Wednesday 17 April 2013

                 Motion Picture Academy Unveils Designs for Renzo Piano-Designed Museum

         

It’s surprising to think that Los Angeles - the home of the U.S film industry – doesn’t have a museum solely dedicated to its homegrown artform. However, all that is about to change should the Academy of Motion Pictures have their way.

Last Thursday, plans were unveiled for the long-touted Academy Museum of Motion Pictures, a new museum designed by Renzo Piano and native Los Angeleno architect Zoltan Pali, which will be located in the streamline-moderne Wiltshire May Company building at Wilshire Boulevard and Fairfax Avenue, on the campus of the Los Angeles County Museum of Art (LACMA).
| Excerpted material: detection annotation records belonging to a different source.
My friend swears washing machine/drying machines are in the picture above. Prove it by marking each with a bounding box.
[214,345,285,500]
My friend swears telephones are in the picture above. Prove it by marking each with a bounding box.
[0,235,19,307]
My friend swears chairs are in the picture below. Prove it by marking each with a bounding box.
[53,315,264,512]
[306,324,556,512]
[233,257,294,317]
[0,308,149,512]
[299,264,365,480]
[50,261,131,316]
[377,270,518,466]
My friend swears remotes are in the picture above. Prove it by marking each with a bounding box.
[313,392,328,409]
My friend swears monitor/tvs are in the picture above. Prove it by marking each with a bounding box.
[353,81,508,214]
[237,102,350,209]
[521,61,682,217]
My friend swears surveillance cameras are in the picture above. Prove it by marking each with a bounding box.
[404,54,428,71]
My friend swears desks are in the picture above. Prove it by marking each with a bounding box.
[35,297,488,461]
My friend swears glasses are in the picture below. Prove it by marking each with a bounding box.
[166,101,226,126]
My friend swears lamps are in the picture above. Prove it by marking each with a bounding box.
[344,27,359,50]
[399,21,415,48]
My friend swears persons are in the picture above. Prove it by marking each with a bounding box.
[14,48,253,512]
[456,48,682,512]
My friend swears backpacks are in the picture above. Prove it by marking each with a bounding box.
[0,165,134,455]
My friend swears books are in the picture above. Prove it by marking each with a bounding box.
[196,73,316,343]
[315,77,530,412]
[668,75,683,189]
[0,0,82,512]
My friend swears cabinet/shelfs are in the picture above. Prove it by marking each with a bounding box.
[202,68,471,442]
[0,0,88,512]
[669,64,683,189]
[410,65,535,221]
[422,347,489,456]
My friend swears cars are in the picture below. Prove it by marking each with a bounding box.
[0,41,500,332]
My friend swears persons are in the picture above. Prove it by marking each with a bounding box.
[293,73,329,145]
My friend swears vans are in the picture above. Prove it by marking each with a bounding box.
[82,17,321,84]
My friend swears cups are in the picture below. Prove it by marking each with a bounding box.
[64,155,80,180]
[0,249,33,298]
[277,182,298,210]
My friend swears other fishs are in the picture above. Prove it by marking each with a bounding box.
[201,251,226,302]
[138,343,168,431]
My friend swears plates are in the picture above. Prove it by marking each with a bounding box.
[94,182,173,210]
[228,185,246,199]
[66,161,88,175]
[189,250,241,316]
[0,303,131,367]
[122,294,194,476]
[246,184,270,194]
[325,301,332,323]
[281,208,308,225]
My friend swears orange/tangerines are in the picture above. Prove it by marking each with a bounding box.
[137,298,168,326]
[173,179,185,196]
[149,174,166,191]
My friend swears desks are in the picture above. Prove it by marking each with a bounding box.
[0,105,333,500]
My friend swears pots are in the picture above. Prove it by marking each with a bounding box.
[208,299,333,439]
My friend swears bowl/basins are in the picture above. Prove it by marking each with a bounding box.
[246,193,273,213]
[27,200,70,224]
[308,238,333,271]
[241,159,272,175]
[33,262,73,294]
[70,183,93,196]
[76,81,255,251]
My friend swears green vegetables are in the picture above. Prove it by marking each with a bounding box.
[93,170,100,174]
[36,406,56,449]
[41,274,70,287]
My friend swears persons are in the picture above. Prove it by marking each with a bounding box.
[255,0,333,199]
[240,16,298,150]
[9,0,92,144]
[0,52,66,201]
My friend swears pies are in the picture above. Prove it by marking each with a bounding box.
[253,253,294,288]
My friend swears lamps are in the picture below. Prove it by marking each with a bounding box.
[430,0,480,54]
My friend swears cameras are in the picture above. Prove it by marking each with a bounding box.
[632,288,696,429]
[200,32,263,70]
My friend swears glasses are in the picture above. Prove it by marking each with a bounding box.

Although the designs are at an early stage, the released drawings propose to convert the historic building into a museum, while marrying it with a 140-foot-diameter glass dome.
 
 
But what about that dome? The new globe, dirigible, or soap-bubble, as Piano is wont to describe it, will be attached to the northern side of the building and will house a premiere-sized theatre underneath a glass-covered rooftop venue. Offering vistas stretching from the Hollywood sign to the Pacific Ocean, the terrace is slated to be L.A’s new go-to spot for ritzy receptions and industry events. While back on ground level, a wide public piazza will stretch underneath the dome and through the ground floor of the building, connecting the museum to the LACMA campus and the city.